SACRAMENTO, Calif. — A Friday meeting in Omaha between top city and Union Pacific railroad officials appears to have ended a recent stalemate over development of the downtown railyards, the Sacramento Bee reports.
Union Pacific, owner of the largely unused 240-acre railyard near Old Sacramento, in recent weeks had balked behind the scenes at city plans for a major intermodal transportation complex on the lower portion of that site.
They agreed to move forward again, after an hourlong meeting at UP’s real estate division headquarters among Mayor Heather Fargo, City Manager Bob Thomas, UP Chief Financial Officer Jim Young and other railroad officials.
Fargo and Thomas requested the Nebraska meeting so that top officials could meet, get a sense of the people with whom they are dealing, and judge each other’s commitment to developing the lower railyards.
UP officials in Sacramento privately told the city several weeks ago that the company was considering backing away from efforts to build a modern complex for trains, buses and light rail.
The railroad company had expressed frustration with what it felt was the slow and seemingly open-ended nature of the city’s development process.
“It appeared three weeks ago it was not going anywhere; it could be settled,” said UP spokesman in Omaha, John Bromley. “(UP financial executive Young) was going to end the project.”
However, after Friday’s meeting, Bromley said, UP is willing to “re-engage the project. The good news is everybody is talking again. We are back to the table.”

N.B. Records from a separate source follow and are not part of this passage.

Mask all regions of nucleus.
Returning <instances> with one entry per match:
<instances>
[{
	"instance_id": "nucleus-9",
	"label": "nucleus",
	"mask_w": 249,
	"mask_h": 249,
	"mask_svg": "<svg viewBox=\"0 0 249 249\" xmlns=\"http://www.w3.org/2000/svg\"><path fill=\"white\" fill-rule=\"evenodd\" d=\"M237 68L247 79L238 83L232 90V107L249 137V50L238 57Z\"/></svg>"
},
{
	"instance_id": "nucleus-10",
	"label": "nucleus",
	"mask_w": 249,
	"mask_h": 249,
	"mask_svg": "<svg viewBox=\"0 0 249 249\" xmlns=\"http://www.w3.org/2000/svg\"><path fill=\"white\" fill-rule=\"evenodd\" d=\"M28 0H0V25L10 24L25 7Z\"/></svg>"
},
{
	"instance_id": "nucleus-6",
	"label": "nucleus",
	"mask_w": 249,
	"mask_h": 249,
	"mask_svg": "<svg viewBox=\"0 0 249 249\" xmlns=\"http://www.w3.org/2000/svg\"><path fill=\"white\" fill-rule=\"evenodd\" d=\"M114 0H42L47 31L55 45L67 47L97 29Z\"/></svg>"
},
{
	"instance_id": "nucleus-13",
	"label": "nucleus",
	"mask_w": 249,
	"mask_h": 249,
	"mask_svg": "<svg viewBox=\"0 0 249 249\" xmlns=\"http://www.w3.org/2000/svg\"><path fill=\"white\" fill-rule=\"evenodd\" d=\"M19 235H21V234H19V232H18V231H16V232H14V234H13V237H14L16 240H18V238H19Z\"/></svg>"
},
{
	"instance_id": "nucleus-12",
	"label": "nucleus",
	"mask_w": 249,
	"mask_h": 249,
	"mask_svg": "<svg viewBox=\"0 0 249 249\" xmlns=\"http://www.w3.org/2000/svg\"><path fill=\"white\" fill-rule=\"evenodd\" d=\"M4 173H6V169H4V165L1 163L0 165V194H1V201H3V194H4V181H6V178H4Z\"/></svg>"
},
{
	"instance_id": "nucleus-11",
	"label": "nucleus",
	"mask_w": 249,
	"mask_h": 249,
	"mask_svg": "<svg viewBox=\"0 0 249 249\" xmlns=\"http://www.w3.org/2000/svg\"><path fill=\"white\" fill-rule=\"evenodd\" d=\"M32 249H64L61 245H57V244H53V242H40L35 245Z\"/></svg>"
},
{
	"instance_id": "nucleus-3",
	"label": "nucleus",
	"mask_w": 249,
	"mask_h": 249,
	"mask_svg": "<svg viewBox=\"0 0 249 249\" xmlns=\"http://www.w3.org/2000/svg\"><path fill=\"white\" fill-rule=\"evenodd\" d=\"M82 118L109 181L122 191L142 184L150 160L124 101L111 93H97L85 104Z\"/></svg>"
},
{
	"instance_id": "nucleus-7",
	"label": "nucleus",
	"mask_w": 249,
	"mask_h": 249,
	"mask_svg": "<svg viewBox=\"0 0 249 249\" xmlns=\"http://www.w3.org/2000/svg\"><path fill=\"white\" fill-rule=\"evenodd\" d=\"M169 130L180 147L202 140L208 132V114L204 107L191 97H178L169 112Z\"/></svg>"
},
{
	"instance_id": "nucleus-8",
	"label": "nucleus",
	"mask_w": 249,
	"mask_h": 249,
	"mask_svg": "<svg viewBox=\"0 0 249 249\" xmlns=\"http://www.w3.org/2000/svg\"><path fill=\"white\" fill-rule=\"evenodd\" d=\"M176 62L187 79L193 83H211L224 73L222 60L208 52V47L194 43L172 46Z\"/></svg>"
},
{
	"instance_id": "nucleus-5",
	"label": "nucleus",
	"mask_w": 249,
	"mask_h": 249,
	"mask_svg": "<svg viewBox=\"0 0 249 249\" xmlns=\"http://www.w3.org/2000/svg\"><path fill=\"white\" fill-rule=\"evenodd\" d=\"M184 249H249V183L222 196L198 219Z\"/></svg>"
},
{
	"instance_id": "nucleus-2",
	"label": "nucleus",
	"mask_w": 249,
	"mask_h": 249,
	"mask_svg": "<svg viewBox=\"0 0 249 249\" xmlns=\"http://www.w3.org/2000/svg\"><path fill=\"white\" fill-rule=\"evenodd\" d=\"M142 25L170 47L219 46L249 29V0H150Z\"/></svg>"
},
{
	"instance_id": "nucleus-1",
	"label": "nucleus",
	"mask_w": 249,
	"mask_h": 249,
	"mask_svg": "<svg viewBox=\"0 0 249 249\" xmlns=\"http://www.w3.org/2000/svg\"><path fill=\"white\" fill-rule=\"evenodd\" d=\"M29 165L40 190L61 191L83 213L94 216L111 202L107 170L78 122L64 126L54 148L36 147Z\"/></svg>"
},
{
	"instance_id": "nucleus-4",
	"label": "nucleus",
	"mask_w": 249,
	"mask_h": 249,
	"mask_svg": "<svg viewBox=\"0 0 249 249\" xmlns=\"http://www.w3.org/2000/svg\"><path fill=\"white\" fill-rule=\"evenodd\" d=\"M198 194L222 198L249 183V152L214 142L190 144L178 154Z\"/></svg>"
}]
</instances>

Sacramento UP official Mike Casey said Omaha officials had wanted to make a point to Fargo and Thomas that the development process is expensive, so “we wanted to make sure we have the commitment and leadership from the city to move this thing forward.”
UP officials want to move the passenger and rail lines several hundred feet north of the existing depot at Fifth and I streets and create a concourse there to serve passengers. That would improve UP’s freight hauling business, give Amtrak modern passenger facilities and open the lower portion of the railyard closest to downtown for development.
In opposition, a vocal group of preservationists and depot advocates insist the rail lines remain next to the current depot, and that the depot remain as the central train station.
“There were no formal agreements” at the meeting, mayoral spokesman Chuck Dalldorf said.
Fargo said she told UP that the city is serious about making a transportation project work at the railyards, and doing it in a reasonable time frame, but pointed out that means continued public discussions and, ultimately, compromises from everyone.
“This (intermodal complex) is really a great opportunity for the city,” Fargo said after the meeting. “We want to come up with something both the community and UP are excited about going forward on.”
The questions of track alignments and the role of the old depot have been debated, often angrily, for more than a year.
Earlier this year, Fargo stepped in and negotiated an agreement on basic principles among UP and preservationists.
Those principles state that UP’s track alignment proposal would be considered the “preferred” alignment during environmental studies, but that those studies also would analyze other track alignments.
Fargo said she told UP she will reconvene a group of stakeholders on both sides of the issue to determine more precisely what potential track alignments will be studied in the expected upcoming environmental analysis.